Professor Leiserson’s current research centers on software performance engineering — making computer programs run fast by whatever means: algorithms, parallel computing, caching, compilation, processor pipelining, bit tricks, vectorization, etc. His contributions include the Cilk multithreaded programming language and runtime system, which is available today in many open-source and commercial compilers. He founded Cilk Arts, Inc., an MIT spinoff eventually acquired by Intel Corporation. On leave from MIT as Director of System Architecture at Akamai Technologies, he led the engineering team that developed Akamai’s worldwide content-distribution network comprising tens of thousands of servers. He led the development of several Cilk-based parallel chess-playing programs, including ★Socrates and Cilkchess, winning numerous prizes in international competition. He designed and led the implementation of the network architecture for Thinking Machines Corporation’s Connection Machine Model CM-5, the world’s most powerful supercomputer in the early 1990’s, which incorporated the “universal” fat-tree interconnection network he conceived at MIT. Fat-trees are now the preferred interconnect strategy for Infiniband technology. He coauthored the first paper on systolic architectures, invented the retiming method of digital-circuit optimization, and introduced the notion of cache-oblivious algorithms.

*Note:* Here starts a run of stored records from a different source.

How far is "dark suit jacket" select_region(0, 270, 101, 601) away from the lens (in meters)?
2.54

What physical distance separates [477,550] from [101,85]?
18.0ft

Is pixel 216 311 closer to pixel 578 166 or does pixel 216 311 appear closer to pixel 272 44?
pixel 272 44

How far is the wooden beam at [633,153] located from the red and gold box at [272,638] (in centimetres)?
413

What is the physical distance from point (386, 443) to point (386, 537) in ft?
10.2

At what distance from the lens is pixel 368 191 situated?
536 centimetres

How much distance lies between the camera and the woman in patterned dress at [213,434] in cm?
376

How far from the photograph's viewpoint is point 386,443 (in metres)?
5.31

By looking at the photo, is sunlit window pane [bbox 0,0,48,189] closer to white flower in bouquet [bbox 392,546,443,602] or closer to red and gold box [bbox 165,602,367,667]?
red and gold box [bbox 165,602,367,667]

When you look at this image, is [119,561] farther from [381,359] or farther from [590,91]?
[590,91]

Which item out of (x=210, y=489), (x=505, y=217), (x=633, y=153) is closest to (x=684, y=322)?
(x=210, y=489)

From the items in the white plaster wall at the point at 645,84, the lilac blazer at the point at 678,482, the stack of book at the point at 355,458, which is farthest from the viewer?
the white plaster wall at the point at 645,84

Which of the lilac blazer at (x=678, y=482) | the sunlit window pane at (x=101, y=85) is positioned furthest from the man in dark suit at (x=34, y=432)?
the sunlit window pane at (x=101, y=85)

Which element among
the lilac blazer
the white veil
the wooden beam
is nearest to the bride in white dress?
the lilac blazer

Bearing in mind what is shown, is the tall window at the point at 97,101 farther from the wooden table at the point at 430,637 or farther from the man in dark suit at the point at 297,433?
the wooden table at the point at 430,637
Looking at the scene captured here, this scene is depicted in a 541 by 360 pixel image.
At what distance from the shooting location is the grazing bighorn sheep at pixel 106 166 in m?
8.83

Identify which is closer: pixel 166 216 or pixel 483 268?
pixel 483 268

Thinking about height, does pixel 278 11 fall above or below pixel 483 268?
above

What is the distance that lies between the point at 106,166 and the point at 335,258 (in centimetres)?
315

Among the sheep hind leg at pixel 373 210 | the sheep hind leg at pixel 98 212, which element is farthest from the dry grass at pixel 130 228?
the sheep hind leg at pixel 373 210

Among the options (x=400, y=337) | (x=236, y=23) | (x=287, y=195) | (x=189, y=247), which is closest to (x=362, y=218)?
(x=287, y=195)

An engaging educator, Professor Leiserson developed the MIT undergraduate courses on algorithms, discrete mathematics for computer science, and software performance engineering. He is well known as a coauthor of Introduction to Algorithms (MIT Press), the leading textbook on computer algorithms, now in its third edition, which has sold over 800,000 copies and is one of the most cited publications in all of computer science. His annual workshop on Leadership Skills for Engineering and Science Faculty has educated hundreds of faculty at MIT and around the world in the human issues involved in leading technical teams in academia. He was the founding Workshop Chair for the MIT Undergraduate Practice Opportunities Program (UPOP), which teaches MIT Engineering sophomores how leadership skills can leverage their technical skills in professional environments. He was for many years the head of the computer-science program for the Singapore-MIT Alliance, one of the first distance-education collaborations. Professor Leiserson has graduated over two dozen Ph.D. students and supervised more than 60 Master’s and Bachelor’s students.

This joint meeting of the Boston Chapter of the IEEE Computer Society and GBC/ACM will be held in MIT Room 32-G449 (the Kiva conference room on the 4th floor of the Stata Center, building 32 on MIT maps) . You can see it on this map of the MIT campus.